(Saved data entries)

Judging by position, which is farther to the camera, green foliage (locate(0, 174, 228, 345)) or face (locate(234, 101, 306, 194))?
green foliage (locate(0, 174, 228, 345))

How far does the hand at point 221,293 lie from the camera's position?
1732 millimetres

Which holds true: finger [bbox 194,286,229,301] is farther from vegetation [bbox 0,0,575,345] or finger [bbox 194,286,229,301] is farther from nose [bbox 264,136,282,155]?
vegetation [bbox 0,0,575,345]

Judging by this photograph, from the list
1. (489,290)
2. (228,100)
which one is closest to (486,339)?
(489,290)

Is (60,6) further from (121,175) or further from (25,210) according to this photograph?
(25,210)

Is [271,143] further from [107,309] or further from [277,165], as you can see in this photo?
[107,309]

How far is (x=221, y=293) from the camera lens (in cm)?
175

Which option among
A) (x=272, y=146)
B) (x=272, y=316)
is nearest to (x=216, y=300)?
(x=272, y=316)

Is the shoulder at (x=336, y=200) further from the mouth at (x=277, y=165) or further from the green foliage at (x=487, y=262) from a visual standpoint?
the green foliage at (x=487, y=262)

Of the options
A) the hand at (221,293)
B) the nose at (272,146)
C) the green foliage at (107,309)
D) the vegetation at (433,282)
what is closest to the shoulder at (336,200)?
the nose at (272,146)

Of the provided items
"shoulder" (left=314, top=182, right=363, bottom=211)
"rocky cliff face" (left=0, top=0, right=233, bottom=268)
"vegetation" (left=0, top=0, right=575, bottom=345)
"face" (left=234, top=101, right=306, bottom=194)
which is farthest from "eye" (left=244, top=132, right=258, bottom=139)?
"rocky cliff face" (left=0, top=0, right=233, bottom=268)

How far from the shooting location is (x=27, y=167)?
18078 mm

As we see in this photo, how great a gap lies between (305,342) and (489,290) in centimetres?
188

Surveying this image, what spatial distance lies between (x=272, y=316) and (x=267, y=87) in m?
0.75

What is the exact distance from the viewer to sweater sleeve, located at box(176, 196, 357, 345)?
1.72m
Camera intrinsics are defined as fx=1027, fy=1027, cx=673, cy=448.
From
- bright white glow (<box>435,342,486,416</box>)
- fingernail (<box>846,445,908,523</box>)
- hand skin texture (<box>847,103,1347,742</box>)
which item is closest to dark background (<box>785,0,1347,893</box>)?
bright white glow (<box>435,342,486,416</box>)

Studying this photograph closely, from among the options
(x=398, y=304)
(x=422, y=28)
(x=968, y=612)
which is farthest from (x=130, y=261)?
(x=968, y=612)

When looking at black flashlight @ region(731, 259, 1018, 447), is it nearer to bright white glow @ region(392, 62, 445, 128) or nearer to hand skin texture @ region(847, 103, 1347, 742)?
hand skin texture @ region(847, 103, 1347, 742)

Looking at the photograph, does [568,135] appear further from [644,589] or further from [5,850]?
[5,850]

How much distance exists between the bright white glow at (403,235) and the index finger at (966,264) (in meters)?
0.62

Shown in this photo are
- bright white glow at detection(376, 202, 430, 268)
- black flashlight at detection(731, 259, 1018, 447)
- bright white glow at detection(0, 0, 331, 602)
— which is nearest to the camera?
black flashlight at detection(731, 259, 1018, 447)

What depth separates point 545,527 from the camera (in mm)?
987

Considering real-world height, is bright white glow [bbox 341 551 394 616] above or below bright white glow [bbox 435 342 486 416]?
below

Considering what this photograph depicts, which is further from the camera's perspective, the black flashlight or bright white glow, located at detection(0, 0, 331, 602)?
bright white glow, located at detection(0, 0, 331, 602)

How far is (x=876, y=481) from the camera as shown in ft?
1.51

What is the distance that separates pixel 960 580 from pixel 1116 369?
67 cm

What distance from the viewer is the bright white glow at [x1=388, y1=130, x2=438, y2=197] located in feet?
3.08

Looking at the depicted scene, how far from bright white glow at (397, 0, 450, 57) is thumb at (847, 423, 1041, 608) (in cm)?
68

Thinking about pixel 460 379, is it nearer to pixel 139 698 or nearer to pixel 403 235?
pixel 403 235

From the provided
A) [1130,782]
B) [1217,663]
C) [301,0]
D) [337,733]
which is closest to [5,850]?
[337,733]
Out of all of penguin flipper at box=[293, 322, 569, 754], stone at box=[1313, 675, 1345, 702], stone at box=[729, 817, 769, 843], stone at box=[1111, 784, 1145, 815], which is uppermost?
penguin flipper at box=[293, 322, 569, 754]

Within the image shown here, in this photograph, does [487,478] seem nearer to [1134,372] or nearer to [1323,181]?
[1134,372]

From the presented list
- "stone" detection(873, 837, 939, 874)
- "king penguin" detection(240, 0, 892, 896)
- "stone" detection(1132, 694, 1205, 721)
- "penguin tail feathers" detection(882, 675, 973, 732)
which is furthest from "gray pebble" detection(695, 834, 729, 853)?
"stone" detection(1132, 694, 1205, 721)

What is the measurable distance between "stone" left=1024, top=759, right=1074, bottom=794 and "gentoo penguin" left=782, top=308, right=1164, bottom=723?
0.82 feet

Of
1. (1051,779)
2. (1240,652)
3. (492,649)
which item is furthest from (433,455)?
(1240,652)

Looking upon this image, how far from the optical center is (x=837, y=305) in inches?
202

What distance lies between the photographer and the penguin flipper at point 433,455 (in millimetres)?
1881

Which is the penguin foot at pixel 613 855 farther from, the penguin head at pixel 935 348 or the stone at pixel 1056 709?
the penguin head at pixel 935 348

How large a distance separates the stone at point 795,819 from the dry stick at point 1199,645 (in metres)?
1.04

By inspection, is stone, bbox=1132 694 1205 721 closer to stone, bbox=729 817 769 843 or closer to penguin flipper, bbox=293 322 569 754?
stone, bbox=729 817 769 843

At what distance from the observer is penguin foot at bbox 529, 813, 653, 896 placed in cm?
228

• Task to carry out: Copy, character for character, the lines from the line that holds "Looking upon this" through the final line of the records above.

• Right answer:
Looking upon this image, how far from the optical center is (x=837, y=305) in inches?
202

What distance lies between the photographer and the penguin flipper at point 433,455 (in millimetres)?
1881

Which is the penguin foot at pixel 613 855 farther from, the penguin head at pixel 935 348 or the stone at pixel 1056 709?
the penguin head at pixel 935 348

How large a distance separates the stone at point 795,819 from the dry stick at point 1199,645 (in metres)?
1.04

By inspection, is stone, bbox=1132 694 1205 721 closer to stone, bbox=729 817 769 843 or closer to penguin flipper, bbox=293 322 569 754?
stone, bbox=729 817 769 843

At what distance from the observer is penguin foot at bbox 529, 813, 653, 896 placed in cm?
228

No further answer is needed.